*Textabschnitt*.
>>>

Von ganz  anderer Seite,  nämlich von liberalen Theologen wie A. E. BIEDERMANN (Christliche Dogmatik I, Berlin 1884) und OTTO PFLEIDERER (Die Ritschlsche Theologie kritisch beleuchtet, Braunschweig 1891) sind ähnliche Einwürfe gemacht worden. BIEDERMANN deutet wenigstens an, daß mit der "gewaltsamen Internierung der Religion in Werturteil" (Seite 239) die Objektivität der religiösen Vorstellungen unterzugehen drohe: die religiösen Werturteile haben einen "objektiven Wert" doch nur dann, wenn sie sich durch theoretische Urteile "rechtfertigen" (Seite 233) oder "begründen" (237) lassen. In einem stärkeren Ton äußert sich PFLEIDERER: "Wäre die Religion nur das, als was RITSCHL sie in den späteren Auflagen beschreibt, so stände der Theologe den philosophischen Positivisten von der Art F. A. LANGEs, LAAS' u. a. völlig wehrlos gegenüber, welche bekanntlich alle religiösen Vorstellungen für praktisch zwar ganz nützlich und wertvoll, im übrigen aber für grundlose Einbildungen erklären." RITSCHLs Religionsbegriff stehe aber auch im Widerspruch mit der Erfahrung des frommen Menschen, dem "seine Vorstellungen freilich wertvoll für sein Gefühl sind, aber doch nur unter der Voraussetzung, daß er auch von ihrer Wahrheit überzeugt ist" (Seite 20).

<<<

*Bereitgestellte Daten*.
>>>

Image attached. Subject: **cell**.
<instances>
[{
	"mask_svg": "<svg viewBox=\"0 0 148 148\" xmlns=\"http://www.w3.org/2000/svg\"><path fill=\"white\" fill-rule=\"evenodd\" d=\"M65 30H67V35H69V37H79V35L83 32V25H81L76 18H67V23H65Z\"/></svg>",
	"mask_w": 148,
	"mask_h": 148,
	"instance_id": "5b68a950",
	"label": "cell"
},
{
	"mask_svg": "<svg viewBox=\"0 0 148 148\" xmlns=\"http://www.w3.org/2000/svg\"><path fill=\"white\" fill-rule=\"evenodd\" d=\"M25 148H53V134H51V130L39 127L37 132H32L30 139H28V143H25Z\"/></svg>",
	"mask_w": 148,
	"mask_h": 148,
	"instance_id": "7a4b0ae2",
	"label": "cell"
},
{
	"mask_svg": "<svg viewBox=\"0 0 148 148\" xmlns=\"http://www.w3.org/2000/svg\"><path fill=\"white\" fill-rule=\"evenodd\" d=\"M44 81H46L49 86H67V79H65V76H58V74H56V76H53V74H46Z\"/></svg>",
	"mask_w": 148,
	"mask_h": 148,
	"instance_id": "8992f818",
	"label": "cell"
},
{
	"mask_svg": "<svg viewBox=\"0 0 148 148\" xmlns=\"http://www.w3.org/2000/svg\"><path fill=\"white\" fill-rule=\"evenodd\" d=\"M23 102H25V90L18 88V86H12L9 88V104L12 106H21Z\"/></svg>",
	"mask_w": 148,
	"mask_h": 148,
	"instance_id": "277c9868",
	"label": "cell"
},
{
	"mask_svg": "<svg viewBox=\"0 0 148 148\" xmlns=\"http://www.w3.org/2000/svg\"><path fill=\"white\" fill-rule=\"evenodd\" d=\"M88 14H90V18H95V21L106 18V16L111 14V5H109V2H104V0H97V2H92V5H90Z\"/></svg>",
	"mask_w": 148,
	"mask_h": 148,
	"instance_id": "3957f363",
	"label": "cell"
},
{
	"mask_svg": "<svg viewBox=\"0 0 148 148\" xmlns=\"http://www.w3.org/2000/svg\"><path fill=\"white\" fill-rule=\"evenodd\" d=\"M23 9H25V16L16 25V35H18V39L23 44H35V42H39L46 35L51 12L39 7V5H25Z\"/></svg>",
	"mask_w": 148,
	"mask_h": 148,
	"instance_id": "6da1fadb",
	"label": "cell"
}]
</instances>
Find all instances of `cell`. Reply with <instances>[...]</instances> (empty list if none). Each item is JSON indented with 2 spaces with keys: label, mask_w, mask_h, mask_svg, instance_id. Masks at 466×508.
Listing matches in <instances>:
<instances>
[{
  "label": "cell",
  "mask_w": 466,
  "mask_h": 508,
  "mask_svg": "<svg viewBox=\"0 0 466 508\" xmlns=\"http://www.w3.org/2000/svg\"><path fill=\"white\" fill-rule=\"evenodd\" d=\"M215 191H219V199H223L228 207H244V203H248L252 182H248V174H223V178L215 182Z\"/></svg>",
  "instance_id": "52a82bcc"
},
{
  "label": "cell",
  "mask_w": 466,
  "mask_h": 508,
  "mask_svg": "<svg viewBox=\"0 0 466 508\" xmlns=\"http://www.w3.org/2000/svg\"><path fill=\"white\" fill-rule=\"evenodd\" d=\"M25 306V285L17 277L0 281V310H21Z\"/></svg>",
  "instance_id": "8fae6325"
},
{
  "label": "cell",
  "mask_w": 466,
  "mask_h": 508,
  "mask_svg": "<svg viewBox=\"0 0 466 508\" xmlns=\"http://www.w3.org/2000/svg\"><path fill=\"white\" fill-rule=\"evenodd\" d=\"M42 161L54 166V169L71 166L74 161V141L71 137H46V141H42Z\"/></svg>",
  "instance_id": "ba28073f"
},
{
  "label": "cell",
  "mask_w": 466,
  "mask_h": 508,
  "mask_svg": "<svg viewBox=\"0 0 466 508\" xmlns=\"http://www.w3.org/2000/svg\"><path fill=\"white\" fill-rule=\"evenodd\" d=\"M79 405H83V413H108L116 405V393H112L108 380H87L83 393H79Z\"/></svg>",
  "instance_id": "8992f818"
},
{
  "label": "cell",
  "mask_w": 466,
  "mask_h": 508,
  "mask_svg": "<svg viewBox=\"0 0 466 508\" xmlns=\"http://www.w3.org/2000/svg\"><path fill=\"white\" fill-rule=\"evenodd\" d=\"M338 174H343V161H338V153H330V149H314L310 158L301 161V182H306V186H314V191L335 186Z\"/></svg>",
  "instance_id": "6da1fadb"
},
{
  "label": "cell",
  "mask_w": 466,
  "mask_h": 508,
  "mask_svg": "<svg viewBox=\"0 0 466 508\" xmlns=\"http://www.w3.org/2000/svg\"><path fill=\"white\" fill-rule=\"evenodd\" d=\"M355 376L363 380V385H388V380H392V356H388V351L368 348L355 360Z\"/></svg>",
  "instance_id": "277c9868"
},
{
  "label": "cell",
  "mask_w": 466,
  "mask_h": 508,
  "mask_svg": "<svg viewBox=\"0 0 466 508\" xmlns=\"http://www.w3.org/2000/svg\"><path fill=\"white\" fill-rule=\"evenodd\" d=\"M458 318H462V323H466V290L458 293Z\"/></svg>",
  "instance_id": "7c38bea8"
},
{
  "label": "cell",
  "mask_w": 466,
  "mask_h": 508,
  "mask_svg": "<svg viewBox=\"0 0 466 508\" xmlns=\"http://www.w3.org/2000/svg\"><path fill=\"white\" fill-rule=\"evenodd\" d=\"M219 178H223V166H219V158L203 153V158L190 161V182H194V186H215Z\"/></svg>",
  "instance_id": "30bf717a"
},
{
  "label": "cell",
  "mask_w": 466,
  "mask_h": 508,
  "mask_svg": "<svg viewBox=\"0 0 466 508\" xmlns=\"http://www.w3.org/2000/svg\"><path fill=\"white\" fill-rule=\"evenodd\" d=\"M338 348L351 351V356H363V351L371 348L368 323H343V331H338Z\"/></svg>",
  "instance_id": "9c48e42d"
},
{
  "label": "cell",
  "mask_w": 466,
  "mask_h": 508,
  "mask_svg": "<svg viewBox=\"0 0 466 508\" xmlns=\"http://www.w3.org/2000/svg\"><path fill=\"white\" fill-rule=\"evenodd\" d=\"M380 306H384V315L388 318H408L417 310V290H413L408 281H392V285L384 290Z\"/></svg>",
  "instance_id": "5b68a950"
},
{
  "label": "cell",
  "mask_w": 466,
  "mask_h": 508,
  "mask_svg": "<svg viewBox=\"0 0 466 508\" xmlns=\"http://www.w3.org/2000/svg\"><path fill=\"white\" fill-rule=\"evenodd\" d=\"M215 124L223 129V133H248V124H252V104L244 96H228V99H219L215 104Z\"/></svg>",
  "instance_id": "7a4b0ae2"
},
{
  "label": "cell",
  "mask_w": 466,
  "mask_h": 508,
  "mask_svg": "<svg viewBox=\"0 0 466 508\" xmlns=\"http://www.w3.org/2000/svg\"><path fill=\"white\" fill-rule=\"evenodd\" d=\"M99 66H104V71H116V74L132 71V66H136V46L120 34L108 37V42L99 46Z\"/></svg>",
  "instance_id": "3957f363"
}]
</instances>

<<<

*Arbeitsauftrag*. Gib den Textabschnitt über die Einwände gegen Ritschls Religionsbegriff vollständig und wortgetreu wieder.

*Aufgabenlösung*.
Von ganz  anderer Seite,  nämlich von liberalen Theologen wie A. E. BIEDERMANN (Christliche Dogmatik I, Berlin 1884) und OTTO PFLEIDERER (Die Ritschlsche Theologie kritisch beleuchtet, Braunschweig 1891) sind ähnliche Einwürfe gemacht worden. BIEDERMANN deutet wenigstens an, daß mit der "gewaltsamen Internierung der Religion in Werturteil" (Seite 239) die Objektivität der religiösen Vorstellungen unterzugehen drohe: die religiösen Werturteile haben einen "objektiven Wert" doch nur dann, wenn sie sich durch theoretische Urteile "rechtfertigen" (Seite 233) oder "begründen" (237) lassen. In einem stärkeren Ton äußert sich PFLEIDERER: "Wäre die Religion nur das, als was RITSCHL sie in den späteren Auflagen beschreibt, so stände der Theologe den philosophischen Positivisten von der Art F. A. LANGEs, LAAS' u. a. völlig wehrlos gegenüber, welche bekanntlich alle religiösen Vorstellungen für praktisch zwar ganz nützlich und wertvoll, im übrigen aber für grundlose Einbildungen erklären." RITSCHLs Religionsbegriff stehe aber auch im Widerspruch mit der Erfahrung des frommen Menschen, dem "seine Vorstellungen freilich wertvoll für sein Gefühl sind, aber doch nur unter der Voraussetzung, daß er auch von ihrer Wahrheit überzeugt ist" (Seite 20).